D’accordo, ma adesso? C’è chi parla di maggioranza dei tre forni: siete al governo con Alfano, fate le riforme con Berlusconi, eleggete Mattarella con Vendola…
Anche questa lettura mi sembra un po’ ingenerosa e parziale. Noi siamo al governo con il Nuovo Centro Destra e Scelta Civica, ma non possiamo cambiare le riforme e la legge elettorale a colpi di maggioranza. Per farlo, abbiamo aperto un confronto con tutte le forze politiche. Forza Italia ha risposto, sta collaborando e i risultati sono sotto gli occhi di tutti.
Ok, ma il Presidente della Repubblica?
Il Presidente della Repubblica era una partita ancora diversa. Noi abbiamo sempre detto che il Patto del Nazareno era sulle riforme e non sull’elezione del Presidente della Repubblica. Giustamente, chi sosteneva il contrario, oggi sostiene che abbiamo tradito quel patto. Ma noi, con Berlusconi, non abbiamo mai sottoscritto nessun accordo sul Quirinale. E mi pare che i fatti l’abbiano dimostrato.

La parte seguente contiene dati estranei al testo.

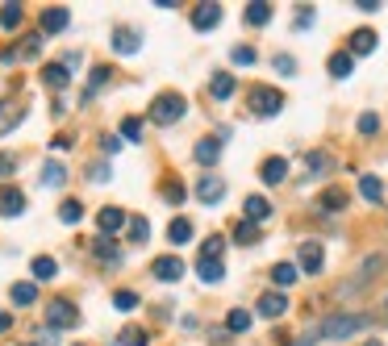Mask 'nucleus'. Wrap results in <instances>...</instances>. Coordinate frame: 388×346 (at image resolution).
I'll list each match as a JSON object with an SVG mask.
<instances>
[{
  "instance_id": "1",
  "label": "nucleus",
  "mask_w": 388,
  "mask_h": 346,
  "mask_svg": "<svg viewBox=\"0 0 388 346\" xmlns=\"http://www.w3.org/2000/svg\"><path fill=\"white\" fill-rule=\"evenodd\" d=\"M368 326H372L368 313H339V317H326V322L318 326V343H322V338H351V334H359V330H368Z\"/></svg>"
},
{
  "instance_id": "2",
  "label": "nucleus",
  "mask_w": 388,
  "mask_h": 346,
  "mask_svg": "<svg viewBox=\"0 0 388 346\" xmlns=\"http://www.w3.org/2000/svg\"><path fill=\"white\" fill-rule=\"evenodd\" d=\"M184 96L180 92H163V96H155V104H150V121L155 125H171V121H180L184 117Z\"/></svg>"
},
{
  "instance_id": "3",
  "label": "nucleus",
  "mask_w": 388,
  "mask_h": 346,
  "mask_svg": "<svg viewBox=\"0 0 388 346\" xmlns=\"http://www.w3.org/2000/svg\"><path fill=\"white\" fill-rule=\"evenodd\" d=\"M380 267H388V251H376V255H368V259L359 263L355 280H347V284H343V297H351V292H359L364 284H372V280L380 276Z\"/></svg>"
},
{
  "instance_id": "4",
  "label": "nucleus",
  "mask_w": 388,
  "mask_h": 346,
  "mask_svg": "<svg viewBox=\"0 0 388 346\" xmlns=\"http://www.w3.org/2000/svg\"><path fill=\"white\" fill-rule=\"evenodd\" d=\"M251 109H255L259 117H276V113L284 109V96H280L276 88H255V92H251Z\"/></svg>"
},
{
  "instance_id": "5",
  "label": "nucleus",
  "mask_w": 388,
  "mask_h": 346,
  "mask_svg": "<svg viewBox=\"0 0 388 346\" xmlns=\"http://www.w3.org/2000/svg\"><path fill=\"white\" fill-rule=\"evenodd\" d=\"M222 196H226V180L213 175V171H205V175L196 180V200H201V205H217Z\"/></svg>"
},
{
  "instance_id": "6",
  "label": "nucleus",
  "mask_w": 388,
  "mask_h": 346,
  "mask_svg": "<svg viewBox=\"0 0 388 346\" xmlns=\"http://www.w3.org/2000/svg\"><path fill=\"white\" fill-rule=\"evenodd\" d=\"M46 322L67 330V326H75V322H79V309H75L71 301H63V297H59V301H50V309H46Z\"/></svg>"
},
{
  "instance_id": "7",
  "label": "nucleus",
  "mask_w": 388,
  "mask_h": 346,
  "mask_svg": "<svg viewBox=\"0 0 388 346\" xmlns=\"http://www.w3.org/2000/svg\"><path fill=\"white\" fill-rule=\"evenodd\" d=\"M322 259H326V255H322V242H313V238L301 242V272L318 276V272H322Z\"/></svg>"
},
{
  "instance_id": "8",
  "label": "nucleus",
  "mask_w": 388,
  "mask_h": 346,
  "mask_svg": "<svg viewBox=\"0 0 388 346\" xmlns=\"http://www.w3.org/2000/svg\"><path fill=\"white\" fill-rule=\"evenodd\" d=\"M284 313H288V297H280V292L259 297V317H284Z\"/></svg>"
},
{
  "instance_id": "9",
  "label": "nucleus",
  "mask_w": 388,
  "mask_h": 346,
  "mask_svg": "<svg viewBox=\"0 0 388 346\" xmlns=\"http://www.w3.org/2000/svg\"><path fill=\"white\" fill-rule=\"evenodd\" d=\"M71 63H75V58H67V63H50V67L42 71V79H46L50 88H67V84H71V71H67Z\"/></svg>"
},
{
  "instance_id": "10",
  "label": "nucleus",
  "mask_w": 388,
  "mask_h": 346,
  "mask_svg": "<svg viewBox=\"0 0 388 346\" xmlns=\"http://www.w3.org/2000/svg\"><path fill=\"white\" fill-rule=\"evenodd\" d=\"M192 155H196V163H205V167H213V163H217V155H222V138H201Z\"/></svg>"
},
{
  "instance_id": "11",
  "label": "nucleus",
  "mask_w": 388,
  "mask_h": 346,
  "mask_svg": "<svg viewBox=\"0 0 388 346\" xmlns=\"http://www.w3.org/2000/svg\"><path fill=\"white\" fill-rule=\"evenodd\" d=\"M318 209H322V213H343V209H347V192H343V188H326V192L318 196Z\"/></svg>"
},
{
  "instance_id": "12",
  "label": "nucleus",
  "mask_w": 388,
  "mask_h": 346,
  "mask_svg": "<svg viewBox=\"0 0 388 346\" xmlns=\"http://www.w3.org/2000/svg\"><path fill=\"white\" fill-rule=\"evenodd\" d=\"M155 276H159V280H167V284H176V280L184 276V263H180L176 255H167V259H155Z\"/></svg>"
},
{
  "instance_id": "13",
  "label": "nucleus",
  "mask_w": 388,
  "mask_h": 346,
  "mask_svg": "<svg viewBox=\"0 0 388 346\" xmlns=\"http://www.w3.org/2000/svg\"><path fill=\"white\" fill-rule=\"evenodd\" d=\"M67 21H71L67 8H46V13H42V33H63Z\"/></svg>"
},
{
  "instance_id": "14",
  "label": "nucleus",
  "mask_w": 388,
  "mask_h": 346,
  "mask_svg": "<svg viewBox=\"0 0 388 346\" xmlns=\"http://www.w3.org/2000/svg\"><path fill=\"white\" fill-rule=\"evenodd\" d=\"M217 21H222V4H201V8L192 13V25H196V29H213Z\"/></svg>"
},
{
  "instance_id": "15",
  "label": "nucleus",
  "mask_w": 388,
  "mask_h": 346,
  "mask_svg": "<svg viewBox=\"0 0 388 346\" xmlns=\"http://www.w3.org/2000/svg\"><path fill=\"white\" fill-rule=\"evenodd\" d=\"M234 88H238V84H234V75H230V71H217V75L209 79V92H213L217 100H230V96H234Z\"/></svg>"
},
{
  "instance_id": "16",
  "label": "nucleus",
  "mask_w": 388,
  "mask_h": 346,
  "mask_svg": "<svg viewBox=\"0 0 388 346\" xmlns=\"http://www.w3.org/2000/svg\"><path fill=\"white\" fill-rule=\"evenodd\" d=\"M21 117H25V109H21V104H13V100H0V138H4V134H8V129L21 121Z\"/></svg>"
},
{
  "instance_id": "17",
  "label": "nucleus",
  "mask_w": 388,
  "mask_h": 346,
  "mask_svg": "<svg viewBox=\"0 0 388 346\" xmlns=\"http://www.w3.org/2000/svg\"><path fill=\"white\" fill-rule=\"evenodd\" d=\"M372 50H376V33H372V29H355L347 54H372Z\"/></svg>"
},
{
  "instance_id": "18",
  "label": "nucleus",
  "mask_w": 388,
  "mask_h": 346,
  "mask_svg": "<svg viewBox=\"0 0 388 346\" xmlns=\"http://www.w3.org/2000/svg\"><path fill=\"white\" fill-rule=\"evenodd\" d=\"M267 217H272V205H267L263 196H247V221L259 226V221H267Z\"/></svg>"
},
{
  "instance_id": "19",
  "label": "nucleus",
  "mask_w": 388,
  "mask_h": 346,
  "mask_svg": "<svg viewBox=\"0 0 388 346\" xmlns=\"http://www.w3.org/2000/svg\"><path fill=\"white\" fill-rule=\"evenodd\" d=\"M21 209H25V196H21L17 188H4V192H0V213H4V217H17Z\"/></svg>"
},
{
  "instance_id": "20",
  "label": "nucleus",
  "mask_w": 388,
  "mask_h": 346,
  "mask_svg": "<svg viewBox=\"0 0 388 346\" xmlns=\"http://www.w3.org/2000/svg\"><path fill=\"white\" fill-rule=\"evenodd\" d=\"M259 175H263V184H284V175H288V163H284V159H267Z\"/></svg>"
},
{
  "instance_id": "21",
  "label": "nucleus",
  "mask_w": 388,
  "mask_h": 346,
  "mask_svg": "<svg viewBox=\"0 0 388 346\" xmlns=\"http://www.w3.org/2000/svg\"><path fill=\"white\" fill-rule=\"evenodd\" d=\"M167 238H171L176 246H184V242H192V221H188V217H176V221L167 226Z\"/></svg>"
},
{
  "instance_id": "22",
  "label": "nucleus",
  "mask_w": 388,
  "mask_h": 346,
  "mask_svg": "<svg viewBox=\"0 0 388 346\" xmlns=\"http://www.w3.org/2000/svg\"><path fill=\"white\" fill-rule=\"evenodd\" d=\"M92 255H96V259H104L109 267H117V263H121V251H117L109 238H96V242H92Z\"/></svg>"
},
{
  "instance_id": "23",
  "label": "nucleus",
  "mask_w": 388,
  "mask_h": 346,
  "mask_svg": "<svg viewBox=\"0 0 388 346\" xmlns=\"http://www.w3.org/2000/svg\"><path fill=\"white\" fill-rule=\"evenodd\" d=\"M196 276H201L205 284H222V276H226V272H222V259H201V263H196Z\"/></svg>"
},
{
  "instance_id": "24",
  "label": "nucleus",
  "mask_w": 388,
  "mask_h": 346,
  "mask_svg": "<svg viewBox=\"0 0 388 346\" xmlns=\"http://www.w3.org/2000/svg\"><path fill=\"white\" fill-rule=\"evenodd\" d=\"M267 21H272V4H263V0L247 4V25H267Z\"/></svg>"
},
{
  "instance_id": "25",
  "label": "nucleus",
  "mask_w": 388,
  "mask_h": 346,
  "mask_svg": "<svg viewBox=\"0 0 388 346\" xmlns=\"http://www.w3.org/2000/svg\"><path fill=\"white\" fill-rule=\"evenodd\" d=\"M113 50L134 54V50H138V33H134V29H117V33H113Z\"/></svg>"
},
{
  "instance_id": "26",
  "label": "nucleus",
  "mask_w": 388,
  "mask_h": 346,
  "mask_svg": "<svg viewBox=\"0 0 388 346\" xmlns=\"http://www.w3.org/2000/svg\"><path fill=\"white\" fill-rule=\"evenodd\" d=\"M351 67H355V58H351L347 50H339V54L330 58V75H334V79H347V75H351Z\"/></svg>"
},
{
  "instance_id": "27",
  "label": "nucleus",
  "mask_w": 388,
  "mask_h": 346,
  "mask_svg": "<svg viewBox=\"0 0 388 346\" xmlns=\"http://www.w3.org/2000/svg\"><path fill=\"white\" fill-rule=\"evenodd\" d=\"M234 242H238V246H255V242H259V226L238 221V226H234Z\"/></svg>"
},
{
  "instance_id": "28",
  "label": "nucleus",
  "mask_w": 388,
  "mask_h": 346,
  "mask_svg": "<svg viewBox=\"0 0 388 346\" xmlns=\"http://www.w3.org/2000/svg\"><path fill=\"white\" fill-rule=\"evenodd\" d=\"M29 272H33V280H54V272H59V267H54V259H50V255H38V259L29 263Z\"/></svg>"
},
{
  "instance_id": "29",
  "label": "nucleus",
  "mask_w": 388,
  "mask_h": 346,
  "mask_svg": "<svg viewBox=\"0 0 388 346\" xmlns=\"http://www.w3.org/2000/svg\"><path fill=\"white\" fill-rule=\"evenodd\" d=\"M297 276H301V272H297L293 263H276V267H272V284H280V288L297 284Z\"/></svg>"
},
{
  "instance_id": "30",
  "label": "nucleus",
  "mask_w": 388,
  "mask_h": 346,
  "mask_svg": "<svg viewBox=\"0 0 388 346\" xmlns=\"http://www.w3.org/2000/svg\"><path fill=\"white\" fill-rule=\"evenodd\" d=\"M8 297H13V305L29 309V305L38 301V288H33V284H13V292H8Z\"/></svg>"
},
{
  "instance_id": "31",
  "label": "nucleus",
  "mask_w": 388,
  "mask_h": 346,
  "mask_svg": "<svg viewBox=\"0 0 388 346\" xmlns=\"http://www.w3.org/2000/svg\"><path fill=\"white\" fill-rule=\"evenodd\" d=\"M226 330L247 334V330H251V313H247V309H230V313H226Z\"/></svg>"
},
{
  "instance_id": "32",
  "label": "nucleus",
  "mask_w": 388,
  "mask_h": 346,
  "mask_svg": "<svg viewBox=\"0 0 388 346\" xmlns=\"http://www.w3.org/2000/svg\"><path fill=\"white\" fill-rule=\"evenodd\" d=\"M359 192H364V200H372V205H376V200L385 196V184H380L376 175H364V180H359Z\"/></svg>"
},
{
  "instance_id": "33",
  "label": "nucleus",
  "mask_w": 388,
  "mask_h": 346,
  "mask_svg": "<svg viewBox=\"0 0 388 346\" xmlns=\"http://www.w3.org/2000/svg\"><path fill=\"white\" fill-rule=\"evenodd\" d=\"M125 226V213L121 209H100V230L104 234H113V230H121Z\"/></svg>"
},
{
  "instance_id": "34",
  "label": "nucleus",
  "mask_w": 388,
  "mask_h": 346,
  "mask_svg": "<svg viewBox=\"0 0 388 346\" xmlns=\"http://www.w3.org/2000/svg\"><path fill=\"white\" fill-rule=\"evenodd\" d=\"M125 226H130V242H146V234H150V221L146 217H125Z\"/></svg>"
},
{
  "instance_id": "35",
  "label": "nucleus",
  "mask_w": 388,
  "mask_h": 346,
  "mask_svg": "<svg viewBox=\"0 0 388 346\" xmlns=\"http://www.w3.org/2000/svg\"><path fill=\"white\" fill-rule=\"evenodd\" d=\"M21 17H25V8H21V4H4V8H0V25H4V29H17V25H21Z\"/></svg>"
},
{
  "instance_id": "36",
  "label": "nucleus",
  "mask_w": 388,
  "mask_h": 346,
  "mask_svg": "<svg viewBox=\"0 0 388 346\" xmlns=\"http://www.w3.org/2000/svg\"><path fill=\"white\" fill-rule=\"evenodd\" d=\"M63 180H67V171H63L59 163H46V167H42V184H46V188H59Z\"/></svg>"
},
{
  "instance_id": "37",
  "label": "nucleus",
  "mask_w": 388,
  "mask_h": 346,
  "mask_svg": "<svg viewBox=\"0 0 388 346\" xmlns=\"http://www.w3.org/2000/svg\"><path fill=\"white\" fill-rule=\"evenodd\" d=\"M117 343L121 346H146V330H142V326H125Z\"/></svg>"
},
{
  "instance_id": "38",
  "label": "nucleus",
  "mask_w": 388,
  "mask_h": 346,
  "mask_svg": "<svg viewBox=\"0 0 388 346\" xmlns=\"http://www.w3.org/2000/svg\"><path fill=\"white\" fill-rule=\"evenodd\" d=\"M305 167H309V175H326V167H330V155H322V150H313V155L305 159Z\"/></svg>"
},
{
  "instance_id": "39",
  "label": "nucleus",
  "mask_w": 388,
  "mask_h": 346,
  "mask_svg": "<svg viewBox=\"0 0 388 346\" xmlns=\"http://www.w3.org/2000/svg\"><path fill=\"white\" fill-rule=\"evenodd\" d=\"M59 217H63L67 226H75V221L84 217V205H79V200H63V209H59Z\"/></svg>"
},
{
  "instance_id": "40",
  "label": "nucleus",
  "mask_w": 388,
  "mask_h": 346,
  "mask_svg": "<svg viewBox=\"0 0 388 346\" xmlns=\"http://www.w3.org/2000/svg\"><path fill=\"white\" fill-rule=\"evenodd\" d=\"M109 71H113V67H104V63H100V67H92V75H88V92L104 88V84H109Z\"/></svg>"
},
{
  "instance_id": "41",
  "label": "nucleus",
  "mask_w": 388,
  "mask_h": 346,
  "mask_svg": "<svg viewBox=\"0 0 388 346\" xmlns=\"http://www.w3.org/2000/svg\"><path fill=\"white\" fill-rule=\"evenodd\" d=\"M113 309L134 313V309H138V292H117V297H113Z\"/></svg>"
},
{
  "instance_id": "42",
  "label": "nucleus",
  "mask_w": 388,
  "mask_h": 346,
  "mask_svg": "<svg viewBox=\"0 0 388 346\" xmlns=\"http://www.w3.org/2000/svg\"><path fill=\"white\" fill-rule=\"evenodd\" d=\"M138 134H142V117H125V121H121V138L138 142Z\"/></svg>"
},
{
  "instance_id": "43",
  "label": "nucleus",
  "mask_w": 388,
  "mask_h": 346,
  "mask_svg": "<svg viewBox=\"0 0 388 346\" xmlns=\"http://www.w3.org/2000/svg\"><path fill=\"white\" fill-rule=\"evenodd\" d=\"M222 251H226V238H209L201 246V259H222Z\"/></svg>"
},
{
  "instance_id": "44",
  "label": "nucleus",
  "mask_w": 388,
  "mask_h": 346,
  "mask_svg": "<svg viewBox=\"0 0 388 346\" xmlns=\"http://www.w3.org/2000/svg\"><path fill=\"white\" fill-rule=\"evenodd\" d=\"M163 196H167L171 205H180V200H184V184H180V180H167V184H163Z\"/></svg>"
},
{
  "instance_id": "45",
  "label": "nucleus",
  "mask_w": 388,
  "mask_h": 346,
  "mask_svg": "<svg viewBox=\"0 0 388 346\" xmlns=\"http://www.w3.org/2000/svg\"><path fill=\"white\" fill-rule=\"evenodd\" d=\"M276 71L280 75H297V58L293 54H276Z\"/></svg>"
},
{
  "instance_id": "46",
  "label": "nucleus",
  "mask_w": 388,
  "mask_h": 346,
  "mask_svg": "<svg viewBox=\"0 0 388 346\" xmlns=\"http://www.w3.org/2000/svg\"><path fill=\"white\" fill-rule=\"evenodd\" d=\"M376 129H380V117L376 113H364L359 117V134H376Z\"/></svg>"
},
{
  "instance_id": "47",
  "label": "nucleus",
  "mask_w": 388,
  "mask_h": 346,
  "mask_svg": "<svg viewBox=\"0 0 388 346\" xmlns=\"http://www.w3.org/2000/svg\"><path fill=\"white\" fill-rule=\"evenodd\" d=\"M230 58L247 67V63H255V50H251V46H234V54H230Z\"/></svg>"
},
{
  "instance_id": "48",
  "label": "nucleus",
  "mask_w": 388,
  "mask_h": 346,
  "mask_svg": "<svg viewBox=\"0 0 388 346\" xmlns=\"http://www.w3.org/2000/svg\"><path fill=\"white\" fill-rule=\"evenodd\" d=\"M88 180H92V184H104V180H109V167H104V163H100V167H92V171H88Z\"/></svg>"
},
{
  "instance_id": "49",
  "label": "nucleus",
  "mask_w": 388,
  "mask_h": 346,
  "mask_svg": "<svg viewBox=\"0 0 388 346\" xmlns=\"http://www.w3.org/2000/svg\"><path fill=\"white\" fill-rule=\"evenodd\" d=\"M13 167H17V163H13V155H0V180H8V175H13Z\"/></svg>"
},
{
  "instance_id": "50",
  "label": "nucleus",
  "mask_w": 388,
  "mask_h": 346,
  "mask_svg": "<svg viewBox=\"0 0 388 346\" xmlns=\"http://www.w3.org/2000/svg\"><path fill=\"white\" fill-rule=\"evenodd\" d=\"M305 25H313V8H301L297 13V29H305Z\"/></svg>"
},
{
  "instance_id": "51",
  "label": "nucleus",
  "mask_w": 388,
  "mask_h": 346,
  "mask_svg": "<svg viewBox=\"0 0 388 346\" xmlns=\"http://www.w3.org/2000/svg\"><path fill=\"white\" fill-rule=\"evenodd\" d=\"M8 326H13V317H8V313H0V334H4Z\"/></svg>"
},
{
  "instance_id": "52",
  "label": "nucleus",
  "mask_w": 388,
  "mask_h": 346,
  "mask_svg": "<svg viewBox=\"0 0 388 346\" xmlns=\"http://www.w3.org/2000/svg\"><path fill=\"white\" fill-rule=\"evenodd\" d=\"M368 346H385V343H376V338H372V343H368Z\"/></svg>"
},
{
  "instance_id": "53",
  "label": "nucleus",
  "mask_w": 388,
  "mask_h": 346,
  "mask_svg": "<svg viewBox=\"0 0 388 346\" xmlns=\"http://www.w3.org/2000/svg\"><path fill=\"white\" fill-rule=\"evenodd\" d=\"M21 346H33V343H21Z\"/></svg>"
}]
</instances>
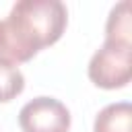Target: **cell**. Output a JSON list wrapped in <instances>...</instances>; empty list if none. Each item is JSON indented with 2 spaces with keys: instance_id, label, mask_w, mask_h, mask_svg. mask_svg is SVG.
I'll use <instances>...</instances> for the list:
<instances>
[{
  "instance_id": "cell-1",
  "label": "cell",
  "mask_w": 132,
  "mask_h": 132,
  "mask_svg": "<svg viewBox=\"0 0 132 132\" xmlns=\"http://www.w3.org/2000/svg\"><path fill=\"white\" fill-rule=\"evenodd\" d=\"M68 25V10L60 0H19L0 21V60L29 62L37 52L54 45Z\"/></svg>"
},
{
  "instance_id": "cell-2",
  "label": "cell",
  "mask_w": 132,
  "mask_h": 132,
  "mask_svg": "<svg viewBox=\"0 0 132 132\" xmlns=\"http://www.w3.org/2000/svg\"><path fill=\"white\" fill-rule=\"evenodd\" d=\"M87 74L99 89L113 91L126 87L132 76V45L103 41V45L91 56Z\"/></svg>"
},
{
  "instance_id": "cell-3",
  "label": "cell",
  "mask_w": 132,
  "mask_h": 132,
  "mask_svg": "<svg viewBox=\"0 0 132 132\" xmlns=\"http://www.w3.org/2000/svg\"><path fill=\"white\" fill-rule=\"evenodd\" d=\"M19 126L23 132H68L70 111L60 99L39 95L21 107Z\"/></svg>"
},
{
  "instance_id": "cell-4",
  "label": "cell",
  "mask_w": 132,
  "mask_h": 132,
  "mask_svg": "<svg viewBox=\"0 0 132 132\" xmlns=\"http://www.w3.org/2000/svg\"><path fill=\"white\" fill-rule=\"evenodd\" d=\"M93 132H132V105L128 101L105 105L95 116Z\"/></svg>"
},
{
  "instance_id": "cell-5",
  "label": "cell",
  "mask_w": 132,
  "mask_h": 132,
  "mask_svg": "<svg viewBox=\"0 0 132 132\" xmlns=\"http://www.w3.org/2000/svg\"><path fill=\"white\" fill-rule=\"evenodd\" d=\"M105 41L132 45V16L128 0H120L116 6H111L105 21Z\"/></svg>"
},
{
  "instance_id": "cell-6",
  "label": "cell",
  "mask_w": 132,
  "mask_h": 132,
  "mask_svg": "<svg viewBox=\"0 0 132 132\" xmlns=\"http://www.w3.org/2000/svg\"><path fill=\"white\" fill-rule=\"evenodd\" d=\"M25 89V76L21 68L8 60H0V103H8Z\"/></svg>"
}]
</instances>
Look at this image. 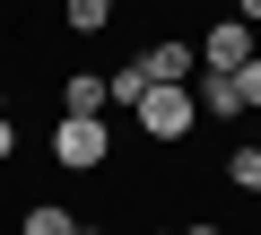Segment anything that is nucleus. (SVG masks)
<instances>
[{"label":"nucleus","instance_id":"nucleus-1","mask_svg":"<svg viewBox=\"0 0 261 235\" xmlns=\"http://www.w3.org/2000/svg\"><path fill=\"white\" fill-rule=\"evenodd\" d=\"M105 148H113V131H105V113H61V122H53V157H61L70 174L105 166Z\"/></svg>","mask_w":261,"mask_h":235},{"label":"nucleus","instance_id":"nucleus-2","mask_svg":"<svg viewBox=\"0 0 261 235\" xmlns=\"http://www.w3.org/2000/svg\"><path fill=\"white\" fill-rule=\"evenodd\" d=\"M130 113H140V131H148V140H183V131L200 122V105H192V87H148V96L130 105Z\"/></svg>","mask_w":261,"mask_h":235},{"label":"nucleus","instance_id":"nucleus-3","mask_svg":"<svg viewBox=\"0 0 261 235\" xmlns=\"http://www.w3.org/2000/svg\"><path fill=\"white\" fill-rule=\"evenodd\" d=\"M140 79H148V87H192V79H200V53H192L183 35H166V44L140 53Z\"/></svg>","mask_w":261,"mask_h":235},{"label":"nucleus","instance_id":"nucleus-4","mask_svg":"<svg viewBox=\"0 0 261 235\" xmlns=\"http://www.w3.org/2000/svg\"><path fill=\"white\" fill-rule=\"evenodd\" d=\"M244 61H252V27L244 18H218L209 44H200V70H244Z\"/></svg>","mask_w":261,"mask_h":235},{"label":"nucleus","instance_id":"nucleus-5","mask_svg":"<svg viewBox=\"0 0 261 235\" xmlns=\"http://www.w3.org/2000/svg\"><path fill=\"white\" fill-rule=\"evenodd\" d=\"M192 105L209 113V122H235V113H244V87H235V70H200V79H192Z\"/></svg>","mask_w":261,"mask_h":235},{"label":"nucleus","instance_id":"nucleus-6","mask_svg":"<svg viewBox=\"0 0 261 235\" xmlns=\"http://www.w3.org/2000/svg\"><path fill=\"white\" fill-rule=\"evenodd\" d=\"M113 105V87L96 79V70H70V87H61V113H105Z\"/></svg>","mask_w":261,"mask_h":235},{"label":"nucleus","instance_id":"nucleus-7","mask_svg":"<svg viewBox=\"0 0 261 235\" xmlns=\"http://www.w3.org/2000/svg\"><path fill=\"white\" fill-rule=\"evenodd\" d=\"M226 183H235V192H261V140L226 148Z\"/></svg>","mask_w":261,"mask_h":235},{"label":"nucleus","instance_id":"nucleus-8","mask_svg":"<svg viewBox=\"0 0 261 235\" xmlns=\"http://www.w3.org/2000/svg\"><path fill=\"white\" fill-rule=\"evenodd\" d=\"M27 235H79V218L53 209V200H35V209H27Z\"/></svg>","mask_w":261,"mask_h":235},{"label":"nucleus","instance_id":"nucleus-9","mask_svg":"<svg viewBox=\"0 0 261 235\" xmlns=\"http://www.w3.org/2000/svg\"><path fill=\"white\" fill-rule=\"evenodd\" d=\"M105 87H113V105H140V96H148V79H140V61H122V70H113Z\"/></svg>","mask_w":261,"mask_h":235},{"label":"nucleus","instance_id":"nucleus-10","mask_svg":"<svg viewBox=\"0 0 261 235\" xmlns=\"http://www.w3.org/2000/svg\"><path fill=\"white\" fill-rule=\"evenodd\" d=\"M105 18H113V0H70V27H79V35H96Z\"/></svg>","mask_w":261,"mask_h":235},{"label":"nucleus","instance_id":"nucleus-11","mask_svg":"<svg viewBox=\"0 0 261 235\" xmlns=\"http://www.w3.org/2000/svg\"><path fill=\"white\" fill-rule=\"evenodd\" d=\"M235 87H244V113H261V53H252V61L235 70Z\"/></svg>","mask_w":261,"mask_h":235},{"label":"nucleus","instance_id":"nucleus-12","mask_svg":"<svg viewBox=\"0 0 261 235\" xmlns=\"http://www.w3.org/2000/svg\"><path fill=\"white\" fill-rule=\"evenodd\" d=\"M18 157V131H9V113H0V166H9Z\"/></svg>","mask_w":261,"mask_h":235},{"label":"nucleus","instance_id":"nucleus-13","mask_svg":"<svg viewBox=\"0 0 261 235\" xmlns=\"http://www.w3.org/2000/svg\"><path fill=\"white\" fill-rule=\"evenodd\" d=\"M235 18H244V27H261V0H235Z\"/></svg>","mask_w":261,"mask_h":235},{"label":"nucleus","instance_id":"nucleus-14","mask_svg":"<svg viewBox=\"0 0 261 235\" xmlns=\"http://www.w3.org/2000/svg\"><path fill=\"white\" fill-rule=\"evenodd\" d=\"M79 235H105V226H87V218H79Z\"/></svg>","mask_w":261,"mask_h":235},{"label":"nucleus","instance_id":"nucleus-15","mask_svg":"<svg viewBox=\"0 0 261 235\" xmlns=\"http://www.w3.org/2000/svg\"><path fill=\"white\" fill-rule=\"evenodd\" d=\"M183 235H218V226H183Z\"/></svg>","mask_w":261,"mask_h":235},{"label":"nucleus","instance_id":"nucleus-16","mask_svg":"<svg viewBox=\"0 0 261 235\" xmlns=\"http://www.w3.org/2000/svg\"><path fill=\"white\" fill-rule=\"evenodd\" d=\"M0 113H9V105H0Z\"/></svg>","mask_w":261,"mask_h":235}]
</instances>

Le incomprensioni di questi giorni con Berlusconi e Alfano rallenteranno le riforme? Oppure sarà la ritrovata serenità all’interno del Pd ad accelerarle?
Non credo che l’elezione del Presidente della Repubblica avrà strascichi sulle riforme. La Riforma Costituzionale è in aula, alcuni articoli sono già stati approvati e quando riprenderanno i lavori, tra un paio di settimane, contiamo di chiudere. Lo stesso vale per la riforma elettorale appena arrivata in Commissione alla Camera. Ci vorrà qualche mese, soprattutto perché le riforme costituzionali necessitano di doppia lettura, ma siamo in dirittura d’arrivo.
E poi al voto?
No. Il nostro orizzonte è il 2018. Questa è una legislatura nata malissimo, senza nessun vincitore, e adesso siamo riusciti a trasformarla in un’importante stagione costituente. Sarebbe un peccato interrompere l’azione di governo. Tanto più ora che ci sono i primi segnali di ripresa.
Nemmeno un rimpasto? Che democristiani siete…
No, nemmeno quello. Dovremo sostituire la Lanzetta, dimissionaria, ma per il resto andiamo avanti così.